December 21, 2012

SMU law graduate W. Yandell “Tog” Rogers, Jr. of Houston is giving back to the school he attended on a scholarship. His gift of $12.1 million will provide scholarships for students in SMU’s Dedman School of Law. The W. Yandell “Tog” Rogers Jr. Endowed Scholarship Fund is the second largest gift in the history of the law school, following the Dedman family gift of $20 million that resulted in naming of the school.

Trustee Scott J. McClean ’78 (left), Houston co-chair of he Second Century Campaign Steering Committee, was among those honoring W. Yandell “Tog” Rogers, Jr. ’61 and his wife, Suzie, at a reception and presentation at the Houstonian November 1.

“The Rogers Scholarships will provide resources to educate leaders like Tog,” says SMU President R. Gerald Turner.

Through a scholarship arranged by Law Professor Roy Ray, Rogers was able to complete law school and graduate in 1961. “I’m paying back a debt,” says Rogers. “Without a scholarship, I wouldn’t have made it through the SMU School
of Law. This gift is to help other people in need do what I was able to do.”
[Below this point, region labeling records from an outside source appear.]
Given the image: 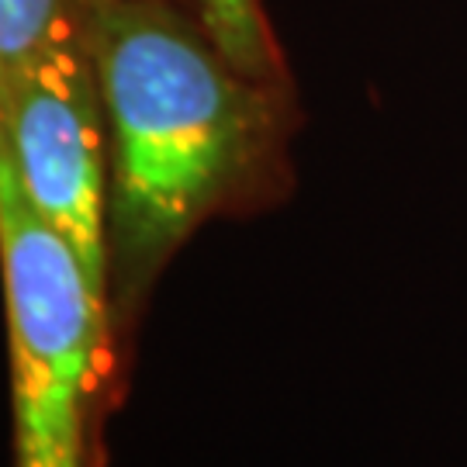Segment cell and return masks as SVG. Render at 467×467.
Returning <instances> with one entry per match:
<instances>
[{
    "label": "cell",
    "instance_id": "obj_1",
    "mask_svg": "<svg viewBox=\"0 0 467 467\" xmlns=\"http://www.w3.org/2000/svg\"><path fill=\"white\" fill-rule=\"evenodd\" d=\"M108 132V260L118 336L204 222L287 184V84L250 77L177 0H80Z\"/></svg>",
    "mask_w": 467,
    "mask_h": 467
},
{
    "label": "cell",
    "instance_id": "obj_2",
    "mask_svg": "<svg viewBox=\"0 0 467 467\" xmlns=\"http://www.w3.org/2000/svg\"><path fill=\"white\" fill-rule=\"evenodd\" d=\"M0 281L15 467H100L118 399V326L69 239L35 208L0 139Z\"/></svg>",
    "mask_w": 467,
    "mask_h": 467
},
{
    "label": "cell",
    "instance_id": "obj_3",
    "mask_svg": "<svg viewBox=\"0 0 467 467\" xmlns=\"http://www.w3.org/2000/svg\"><path fill=\"white\" fill-rule=\"evenodd\" d=\"M0 139L25 194L69 239L90 281L111 298L108 132L94 63L77 15L21 69L0 104Z\"/></svg>",
    "mask_w": 467,
    "mask_h": 467
},
{
    "label": "cell",
    "instance_id": "obj_4",
    "mask_svg": "<svg viewBox=\"0 0 467 467\" xmlns=\"http://www.w3.org/2000/svg\"><path fill=\"white\" fill-rule=\"evenodd\" d=\"M198 11L235 67L270 84H287L284 56L260 0H198Z\"/></svg>",
    "mask_w": 467,
    "mask_h": 467
},
{
    "label": "cell",
    "instance_id": "obj_5",
    "mask_svg": "<svg viewBox=\"0 0 467 467\" xmlns=\"http://www.w3.org/2000/svg\"><path fill=\"white\" fill-rule=\"evenodd\" d=\"M73 15L77 0H0V104L35 52Z\"/></svg>",
    "mask_w": 467,
    "mask_h": 467
},
{
    "label": "cell",
    "instance_id": "obj_6",
    "mask_svg": "<svg viewBox=\"0 0 467 467\" xmlns=\"http://www.w3.org/2000/svg\"><path fill=\"white\" fill-rule=\"evenodd\" d=\"M177 4H187V7H194V11H198V0H177ZM201 15V11H198Z\"/></svg>",
    "mask_w": 467,
    "mask_h": 467
}]
</instances>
Rogers is a retired lawyer and businessman. He clerked for Texas Supreme Court Justices Clyde Smith and Joe Greenhill. He was an associate in the Dallas law firm of Wynne, McKenzie, Jaffe and Tinsley from 1961 to 1967. As part of the firm’s litigation practice, he represented celebrities such as baseball legend Mickey Mantle.

> Houston Commitments, Gifts Top $100 Million

Rogers moved to Houston in 1967. He served as general counsel at Ridgway Blueprinting, a small, publicly traded company, before becoming president of the company. He took Ridgway private and purchased the company, selling it to American Reprographic Company in 2000. At that time, Ridgway was the largest privately held reprographics company in the U.S.

Rogers is a member of the Executive Board of Dedman School of Law and the Houston Steering Committee of SMU Unbridled: The Second Century Campaign. Three of his five children are SMU graduates. Wiley Yandell Rogers III earned a B.B.A. in finance in 1986. Laura Rogers Braun earned an M.B.A. in 1987, and Matthew Alford Rogers graduated in 2003 with B.A. degrees in public policy and economics.

“Continued investment in scholarships and faculty is essential to SMU Dedman Law remaining competitive and advancing the momentum of recent years,” says Dedman Law Dean John B. Attanasio.

With Rogers’ gift of $12.1 million, SMU Dedman School of Law has raised more than $55 million in gifts to The Second Century Campaign.